8 replies to this topic

[Jedzio]

First off, lets begin with the definition of what a phisher is.

Quote
Phishing is the act of attempting to acquire information such as usernames, passwords, and credit card details (and sometimes, indirectly, money) by masquerading as a trustworthy entity in an electronic communication.

-Wikipedia

Now for a more user/noob-friendly definition. The way it is called "phisher" can be related with the actual word "fisher", this is because it's basically what it does. It pretends to be something it's not and tries to fish in your passwords and in sometimes money if used with Paypal/Bank information.

It's a copy of the source code which is then modified a bit for it to be able to log your credentials. Sadly it's something fairly easy to do and that's why you see it more and more by he passing day.

Here's an example of a phisher I created for the purpose of this guide that looks exactly like Alora.(Note, I have not modified the source code in any way so it will not log any credentials, however if you feel a bit un-encouraged to proceed to the link, i'll post a screenshot of it.)

http://www.alora.byethost18.com/

Here's the screenshot of it for those that didn't want to click the link.



http://prntscr.com/d4dwmx

A few tips to avoid getting phished.

1) Right off the bat, look at the url. It looks strange right? ".byethost18.com" That's mostly due to the fact that these are made sadly by kids\teenagers that don't have the money to get a paid hosting\domain. Don't click suspicious links, nor go to strange websites with weird urls.

2) If it was sent to you via email\facebook\skype\ETC by someone you are friends with and you think you can trust, be careful. That person might be infected by a virus that is making him send that out.

3) Be smart. Now that you know a bit more about phishers, take a bit of time to get familiarized with other methods of SE(Social engineering) and on how to avoid it.

Well, that's it for now guys :)
If you have any other guide you feel I should make, comment here or send me a pm.

[Life]

Embed the photos, and the URL doesnt have ".comxa.com"

[F 8]

Nice guide man, very informative.

[Jedzio]

Embed the photos, and the URL doesnt have ".comxa.com"

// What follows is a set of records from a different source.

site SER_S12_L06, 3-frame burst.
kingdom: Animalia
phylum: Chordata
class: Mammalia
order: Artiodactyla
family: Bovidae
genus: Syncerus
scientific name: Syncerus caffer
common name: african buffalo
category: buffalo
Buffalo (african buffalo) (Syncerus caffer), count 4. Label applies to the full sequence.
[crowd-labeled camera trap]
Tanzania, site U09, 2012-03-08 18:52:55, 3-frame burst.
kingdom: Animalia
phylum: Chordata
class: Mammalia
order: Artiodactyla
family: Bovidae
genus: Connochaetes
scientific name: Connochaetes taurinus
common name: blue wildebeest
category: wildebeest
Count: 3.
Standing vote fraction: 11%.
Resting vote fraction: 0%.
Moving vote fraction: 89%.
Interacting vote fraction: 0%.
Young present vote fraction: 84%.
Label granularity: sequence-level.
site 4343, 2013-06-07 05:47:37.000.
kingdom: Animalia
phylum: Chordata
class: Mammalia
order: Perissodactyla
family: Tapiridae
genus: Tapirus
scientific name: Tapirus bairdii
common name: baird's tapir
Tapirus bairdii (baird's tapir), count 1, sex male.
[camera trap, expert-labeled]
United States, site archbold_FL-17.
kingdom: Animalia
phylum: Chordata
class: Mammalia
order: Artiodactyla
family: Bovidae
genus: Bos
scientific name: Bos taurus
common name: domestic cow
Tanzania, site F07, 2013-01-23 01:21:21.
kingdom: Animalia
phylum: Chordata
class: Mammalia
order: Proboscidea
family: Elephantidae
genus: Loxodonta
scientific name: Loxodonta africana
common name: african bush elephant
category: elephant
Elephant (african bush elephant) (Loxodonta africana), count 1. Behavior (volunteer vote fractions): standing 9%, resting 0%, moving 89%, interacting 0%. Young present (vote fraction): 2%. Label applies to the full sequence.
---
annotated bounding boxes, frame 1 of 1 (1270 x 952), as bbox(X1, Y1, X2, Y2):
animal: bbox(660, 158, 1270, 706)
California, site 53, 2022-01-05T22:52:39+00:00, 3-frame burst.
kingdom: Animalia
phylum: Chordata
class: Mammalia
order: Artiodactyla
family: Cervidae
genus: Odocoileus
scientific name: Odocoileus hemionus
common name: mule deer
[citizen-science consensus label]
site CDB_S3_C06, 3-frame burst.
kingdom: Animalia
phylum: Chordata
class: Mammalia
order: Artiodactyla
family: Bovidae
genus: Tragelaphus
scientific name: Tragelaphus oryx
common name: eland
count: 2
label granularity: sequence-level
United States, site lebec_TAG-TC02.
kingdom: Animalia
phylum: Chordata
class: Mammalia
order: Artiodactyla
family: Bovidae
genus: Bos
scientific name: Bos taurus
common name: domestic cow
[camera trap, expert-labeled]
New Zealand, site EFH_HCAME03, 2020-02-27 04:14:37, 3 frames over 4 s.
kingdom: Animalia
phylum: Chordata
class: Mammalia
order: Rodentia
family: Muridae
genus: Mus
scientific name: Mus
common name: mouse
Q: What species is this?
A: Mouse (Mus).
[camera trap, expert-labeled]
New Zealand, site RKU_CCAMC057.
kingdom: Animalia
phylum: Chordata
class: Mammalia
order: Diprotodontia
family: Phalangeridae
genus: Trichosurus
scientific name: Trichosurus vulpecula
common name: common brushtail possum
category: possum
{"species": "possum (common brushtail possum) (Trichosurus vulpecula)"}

The screenshot is too large mate.

[Elsa]

Nice and informative guide :) Thanks for this ^

 

 

Want to add a tip of my own, that I tend to use whenever I'm unsure wether a site is real or not:

 

Inspect element (ctrl+shift+c) on the site you're suspicious of, then search (ctrl+f) type in ex: '  method="  ' If it says something.php it's likely a phishing site. Most commonly you'll see post.php and send.php on phishing sites..

 

Also, if the site has https instead of just http it's defo a more secure site.

 

And ehm.. a last thing... Double check the adress as you enter the site.. If you got the link via ex: mail there's a chance the adress was first faked by linking a text that looks like the real site to the phishing site. So yeah... Be aware.

 

example: The site below doesn't actually link to Alora.io !!!

 

https://www.alora.io

[Penta]

Nice and informative guide :) Thanks for this ^

 

 

Want to add a tip of my own, that I tend to use whenever I'm unsure wether a site is real or not:

 

Inspect element (ctrl+shift+c) on the site you're suspicious of, then search (ctrl+f) type in ex: '  method="  ' If it says something.php it's likely a phishing site. Most commonly you'll see post.php and send.php on phishing sites..

 

 

method="post" means the form information is being sent via POST (there is also GET).  This is just the way the website gets the information from the submission form when you login -- it is in no way strictly something used by phishing sites. and then theres also the action="./blah.php" which is where you will be redirected and the information sent to after clicking the submit button on the form. again, this is used on every website..

[Jedzio]

method="post" means the form information is being sent via POST (there is also GET).  This is just the way the website gets the information from the submission form when you login -- it is in no way strictly something used by phishing sites. and then theres also the action="./blah.php" which is where you will be redirected and the information sent to after clicking the submit button on the form. again, this is used on every website..

Took the words right out of my mouth.

[Killer]

Nice guide my boy, lots of useful information 

[Elsa]

method="post" means the form information is being sent via POST (there is also GET).  This is just the way the website gets the information from the submission form when you login -- it is in no way strictly something used by phishing sites. and then theres also the action="./blah.php" which is where you will be redirected and the information sent to after clicking the submit button on the form. again, this is used on every website..

Yeah, cant say that it's strictly used by phishing sites, but if your suspicious website differs from the original in the manner of how it sends your login credentials, there's a chance something fishy is going on. Meant by all means not every website since I wrote "Your suspicious website".

Guess I wasn't clear enough, thanks for cleaning up for me.

The thing about redirection is further way of deception, used on every website mhmmh.. I suppose, but you can find hints there aswell, a professional website usually has some longer adress for the redirect login page, but an amature often links to an error page or just the index to the original website, whatever.